═════ RECORDS SUPPLIED ═════

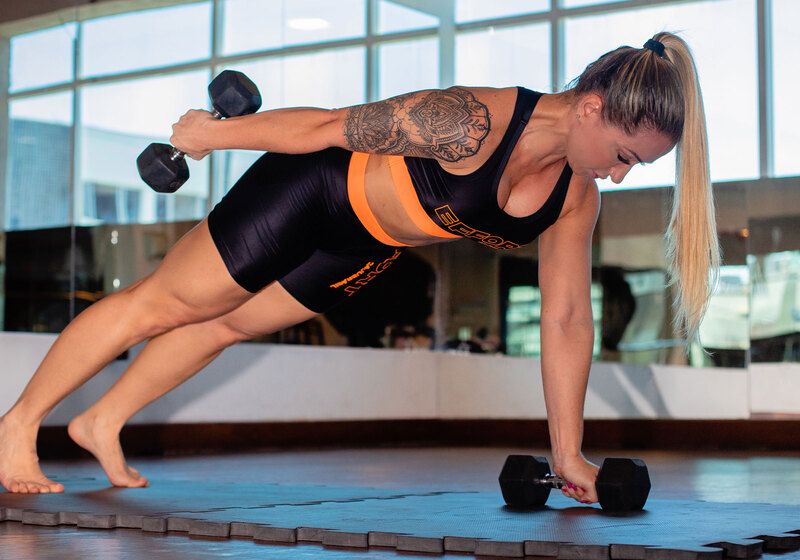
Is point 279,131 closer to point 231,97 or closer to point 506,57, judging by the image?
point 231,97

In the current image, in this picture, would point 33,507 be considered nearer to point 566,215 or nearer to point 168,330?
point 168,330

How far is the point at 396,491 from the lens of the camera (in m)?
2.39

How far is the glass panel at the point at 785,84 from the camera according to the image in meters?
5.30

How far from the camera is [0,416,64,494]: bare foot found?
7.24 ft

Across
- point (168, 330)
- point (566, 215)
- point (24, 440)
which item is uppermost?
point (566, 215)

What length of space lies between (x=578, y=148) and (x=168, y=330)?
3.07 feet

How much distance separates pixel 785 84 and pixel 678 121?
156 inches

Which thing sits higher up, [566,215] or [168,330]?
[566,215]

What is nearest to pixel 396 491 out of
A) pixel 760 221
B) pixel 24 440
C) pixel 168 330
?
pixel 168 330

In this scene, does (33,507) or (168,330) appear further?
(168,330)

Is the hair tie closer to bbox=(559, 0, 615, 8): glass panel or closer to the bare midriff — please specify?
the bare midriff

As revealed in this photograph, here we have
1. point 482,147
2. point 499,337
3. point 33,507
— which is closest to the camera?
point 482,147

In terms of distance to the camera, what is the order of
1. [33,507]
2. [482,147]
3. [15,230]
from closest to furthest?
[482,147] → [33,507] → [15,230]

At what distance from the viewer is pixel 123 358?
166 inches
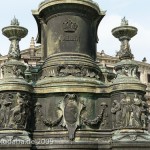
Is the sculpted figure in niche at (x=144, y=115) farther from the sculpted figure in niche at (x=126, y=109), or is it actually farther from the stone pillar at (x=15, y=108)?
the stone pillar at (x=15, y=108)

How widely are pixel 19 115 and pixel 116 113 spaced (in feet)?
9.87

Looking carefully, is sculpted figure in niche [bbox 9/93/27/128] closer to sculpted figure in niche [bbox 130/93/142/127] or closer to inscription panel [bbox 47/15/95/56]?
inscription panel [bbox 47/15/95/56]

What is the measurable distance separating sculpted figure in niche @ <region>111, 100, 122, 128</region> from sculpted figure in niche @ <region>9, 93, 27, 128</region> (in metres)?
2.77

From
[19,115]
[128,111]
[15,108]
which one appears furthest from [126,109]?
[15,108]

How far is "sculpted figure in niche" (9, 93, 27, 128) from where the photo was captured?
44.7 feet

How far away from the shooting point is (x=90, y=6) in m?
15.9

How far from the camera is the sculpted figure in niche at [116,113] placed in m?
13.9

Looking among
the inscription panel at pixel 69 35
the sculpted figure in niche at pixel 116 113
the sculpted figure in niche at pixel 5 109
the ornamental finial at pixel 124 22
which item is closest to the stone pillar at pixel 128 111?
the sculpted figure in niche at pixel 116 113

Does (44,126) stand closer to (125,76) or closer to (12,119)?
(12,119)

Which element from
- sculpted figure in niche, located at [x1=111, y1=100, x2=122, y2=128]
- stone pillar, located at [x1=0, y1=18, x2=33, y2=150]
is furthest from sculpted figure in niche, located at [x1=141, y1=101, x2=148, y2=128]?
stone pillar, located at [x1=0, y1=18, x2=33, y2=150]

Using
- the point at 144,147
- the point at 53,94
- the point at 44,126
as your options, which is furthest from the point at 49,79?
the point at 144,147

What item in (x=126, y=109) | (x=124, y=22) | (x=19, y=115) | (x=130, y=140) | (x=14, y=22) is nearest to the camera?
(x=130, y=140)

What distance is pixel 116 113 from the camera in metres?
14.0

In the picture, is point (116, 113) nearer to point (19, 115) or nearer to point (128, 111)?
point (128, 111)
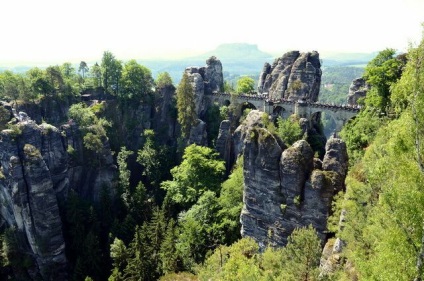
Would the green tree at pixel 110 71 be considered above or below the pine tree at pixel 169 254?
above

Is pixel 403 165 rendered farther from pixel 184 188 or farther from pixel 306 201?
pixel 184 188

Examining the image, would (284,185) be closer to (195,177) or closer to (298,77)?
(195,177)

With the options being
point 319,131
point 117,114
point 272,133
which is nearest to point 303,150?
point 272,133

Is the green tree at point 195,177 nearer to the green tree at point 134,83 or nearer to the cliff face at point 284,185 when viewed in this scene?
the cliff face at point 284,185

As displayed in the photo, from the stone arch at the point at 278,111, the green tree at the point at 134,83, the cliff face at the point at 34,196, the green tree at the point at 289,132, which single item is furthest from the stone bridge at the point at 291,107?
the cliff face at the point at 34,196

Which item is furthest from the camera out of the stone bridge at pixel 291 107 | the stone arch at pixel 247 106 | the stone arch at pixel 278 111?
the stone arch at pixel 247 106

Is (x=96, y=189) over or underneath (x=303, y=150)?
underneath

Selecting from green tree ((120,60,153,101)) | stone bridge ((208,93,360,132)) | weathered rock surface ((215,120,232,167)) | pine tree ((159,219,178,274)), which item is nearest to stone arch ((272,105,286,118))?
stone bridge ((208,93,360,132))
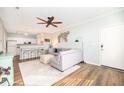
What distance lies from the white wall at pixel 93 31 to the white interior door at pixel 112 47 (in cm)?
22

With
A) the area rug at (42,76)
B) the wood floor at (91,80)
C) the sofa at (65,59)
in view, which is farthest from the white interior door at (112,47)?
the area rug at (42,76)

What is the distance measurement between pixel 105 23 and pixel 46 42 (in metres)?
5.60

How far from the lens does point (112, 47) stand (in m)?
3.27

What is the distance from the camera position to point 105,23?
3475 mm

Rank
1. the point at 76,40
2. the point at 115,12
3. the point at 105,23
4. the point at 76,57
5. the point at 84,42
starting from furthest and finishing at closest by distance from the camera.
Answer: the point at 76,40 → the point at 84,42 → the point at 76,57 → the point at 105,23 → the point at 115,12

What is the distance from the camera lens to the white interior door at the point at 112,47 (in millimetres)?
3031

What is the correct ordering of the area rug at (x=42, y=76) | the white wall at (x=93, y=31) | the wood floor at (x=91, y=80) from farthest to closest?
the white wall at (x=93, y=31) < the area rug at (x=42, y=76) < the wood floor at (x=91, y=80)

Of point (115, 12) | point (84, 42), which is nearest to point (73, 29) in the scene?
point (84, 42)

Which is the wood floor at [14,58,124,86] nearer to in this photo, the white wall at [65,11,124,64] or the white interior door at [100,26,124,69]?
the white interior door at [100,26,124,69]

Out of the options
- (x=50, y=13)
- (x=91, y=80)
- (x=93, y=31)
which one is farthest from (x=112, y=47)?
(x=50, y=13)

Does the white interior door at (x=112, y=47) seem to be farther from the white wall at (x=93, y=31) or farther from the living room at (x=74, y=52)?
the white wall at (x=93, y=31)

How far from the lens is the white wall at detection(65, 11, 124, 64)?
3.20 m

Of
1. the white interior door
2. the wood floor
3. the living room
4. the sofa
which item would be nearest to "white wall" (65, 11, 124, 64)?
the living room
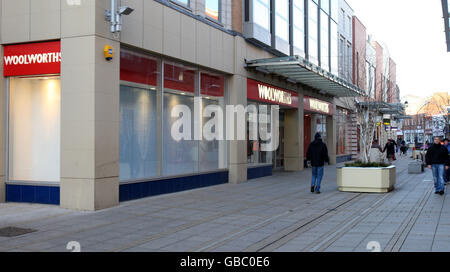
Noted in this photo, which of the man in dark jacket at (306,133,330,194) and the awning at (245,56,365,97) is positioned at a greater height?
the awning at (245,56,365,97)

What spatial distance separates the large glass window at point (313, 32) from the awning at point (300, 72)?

═════

WRITTEN INSTRUCTION> Copy every one of the rows above word for word, leaving the pictures out of your answer.

TASK SOLUTION>
Is point 279,131 closer to point 231,97 or closer to point 506,57, judging by the image?
point 231,97

In the current image, in this picture, would point 33,507 be considered nearer to point 566,215 or nearer to point 168,330?
point 168,330

How far is the point at 396,491 from the lens of the camera (in m)?
2.39

How far is the glass panel at the point at 785,84 from the camera according to the image in meters?
5.30

How far from the camera is [0,416,64,494]: bare foot found?
7.24 ft

Across
- point (168, 330)
- point (566, 215)
- point (24, 440)
which item is uppermost?
point (566, 215)

What length of space lies between (x=578, y=148) and (x=168, y=330)?
3.07 feet

How much distance separates pixel 785 84 and pixel 678 121?
156 inches

Which thing sits higher up, [566,215] or [168,330]?
[566,215]

What is nearest to pixel 396 491 out of
A) pixel 760 221
B) pixel 24 440
C) pixel 168 330
?
pixel 168 330

In this scene, does (33,507) or (168,330) appear further?
(168,330)

Is the hair tie closer to bbox=(559, 0, 615, 8): glass panel or closer to the bare midriff — please specify?
the bare midriff

As revealed in this photograph, here we have
1. point 482,147
2. point 499,337
3. point 33,507
— which is closest to the camera?
point 482,147

In terms of distance to the camera, what is the order of
1. [33,507]
2. [482,147]
3. [15,230]
from closest to furthest?
[482,147] → [33,507] → [15,230]

At what distance from the viewer is pixel 123 358?
166 inches
Is the sculpted figure in niche at (x=144, y=115) farther from the sculpted figure in niche at (x=126, y=109), or is it actually farther from the stone pillar at (x=15, y=108)?
the stone pillar at (x=15, y=108)

How widely are pixel 19 115 and pixel 116 113 spaced (in feet)?
9.87

Looking carefully, is sculpted figure in niche [bbox 9/93/27/128] closer to sculpted figure in niche [bbox 130/93/142/127] or closer to inscription panel [bbox 47/15/95/56]?
inscription panel [bbox 47/15/95/56]

What is the measurable distance separating sculpted figure in niche @ <region>111, 100, 122, 128</region> from sculpted figure in niche @ <region>9, 93, 27, 128</region> (in metres)?
2.77

From
[19,115]
[128,111]
[15,108]
which one appears furthest from [126,109]?
[15,108]

How far is "sculpted figure in niche" (9, 93, 27, 128) from where the photo was captured?
44.7 feet

How far away from the shooting point is (x=90, y=6) in m?
15.9

How far from the camera is the sculpted figure in niche at [116,113] placed in m?
13.9

Looking among
the inscription panel at pixel 69 35
the sculpted figure in niche at pixel 116 113
the sculpted figure in niche at pixel 5 109
the ornamental finial at pixel 124 22
which item is closest to the stone pillar at pixel 128 111?
the sculpted figure in niche at pixel 116 113

Does (44,126) stand closer to (125,76) or closer to (12,119)?
(12,119)

Which element from
- sculpted figure in niche, located at [x1=111, y1=100, x2=122, y2=128]
- stone pillar, located at [x1=0, y1=18, x2=33, y2=150]
is furthest from sculpted figure in niche, located at [x1=141, y1=101, x2=148, y2=128]?
stone pillar, located at [x1=0, y1=18, x2=33, y2=150]

Using
- the point at 144,147
- the point at 53,94
- the point at 44,126
as your options, which is furthest from the point at 49,79?
the point at 144,147

What item in (x=126, y=109) | (x=124, y=22) | (x=19, y=115) | (x=130, y=140) | (x=14, y=22) is nearest to the camera?
(x=130, y=140)

What distance is pixel 116 113 from the camera in metres?
14.0

In the picture, is point (116, 113) nearer to point (19, 115) or nearer to point (128, 111)?
point (128, 111)
Would the green tree at pixel 110 71 be considered above or below the pine tree at pixel 169 254?
above

Is pixel 403 165 rendered farther from pixel 184 188 or farther from pixel 306 201?
pixel 184 188

Examining the image, would (284,185) be closer to (195,177) or closer to (298,77)?
(195,177)

With the options being
point 319,131
point 117,114
point 272,133
which is nearest to point 303,150?
point 272,133

Is the green tree at point 195,177 nearer to the green tree at point 134,83 or nearer to the cliff face at point 284,185 when viewed in this scene?
the cliff face at point 284,185

As displayed in the photo, from the stone arch at the point at 278,111, the green tree at the point at 134,83, the cliff face at the point at 34,196, the green tree at the point at 289,132, which single item is furthest from the stone bridge at the point at 291,107?
the cliff face at the point at 34,196

Which item is furthest from the camera out of the stone bridge at pixel 291 107 | the stone arch at pixel 247 106 | the stone arch at pixel 278 111?
the stone arch at pixel 247 106

Is (x=96, y=189) over or underneath (x=303, y=150)?
underneath

Selecting from green tree ((120,60,153,101)) | stone bridge ((208,93,360,132)) | weathered rock surface ((215,120,232,167)) | pine tree ((159,219,178,274)), which item is nearest to stone arch ((272,105,286,118))?
stone bridge ((208,93,360,132))
What distance lies from the white wall at pixel 93 31 to the white interior door at pixel 112 47 (in cm)?
22

With
A) the area rug at (42,76)
B) the wood floor at (91,80)
C) the sofa at (65,59)
in view, which is farthest from the white interior door at (112,47)?
the area rug at (42,76)

What is the distance measurement between pixel 105 23 and pixel 46 42 (in metres)?
5.60

How far from the lens does point (112, 47) stand (in m)?
3.27

What is the distance from the camera position to point 105,23?
3475 mm

Rank
1. the point at 76,40
2. the point at 115,12
3. the point at 105,23
4. the point at 76,57
5. the point at 84,42
starting from furthest and finishing at closest by distance from the camera.
Answer: the point at 76,40 → the point at 84,42 → the point at 76,57 → the point at 105,23 → the point at 115,12

What is the distance from the camera lens to the white interior door at the point at 112,47 (in millimetres)?
3031

What is the correct ordering of the area rug at (x=42, y=76) | the white wall at (x=93, y=31) | the wood floor at (x=91, y=80) from farthest to closest?
the white wall at (x=93, y=31) < the area rug at (x=42, y=76) < the wood floor at (x=91, y=80)

Of point (115, 12) | point (84, 42), which is nearest to point (73, 29) in the scene?
point (84, 42)

Which is the wood floor at [14,58,124,86] nearer to in this photo, the white wall at [65,11,124,64] or the white interior door at [100,26,124,69]?
the white interior door at [100,26,124,69]

Out of the options
- (x=50, y=13)
- (x=91, y=80)
- (x=93, y=31)
which one is farthest from (x=112, y=47)?
(x=50, y=13)

Does the white interior door at (x=112, y=47) seem to be farther from the white wall at (x=93, y=31) or farther from the living room at (x=74, y=52)?
the white wall at (x=93, y=31)

How far from the lens is the white wall at detection(65, 11, 124, 64)?
3.20 m

Of
1. the white interior door
2. the wood floor
3. the living room
4. the sofa
which item would be nearest to "white wall" (65, 11, 124, 64)?
the living room
Noted in this photo, which of the man in dark jacket at (306,133,330,194) and the awning at (245,56,365,97) is positioned at a greater height?
the awning at (245,56,365,97)

What spatial distance separates the large glass window at point (313, 32) from the awning at point (300, 72)?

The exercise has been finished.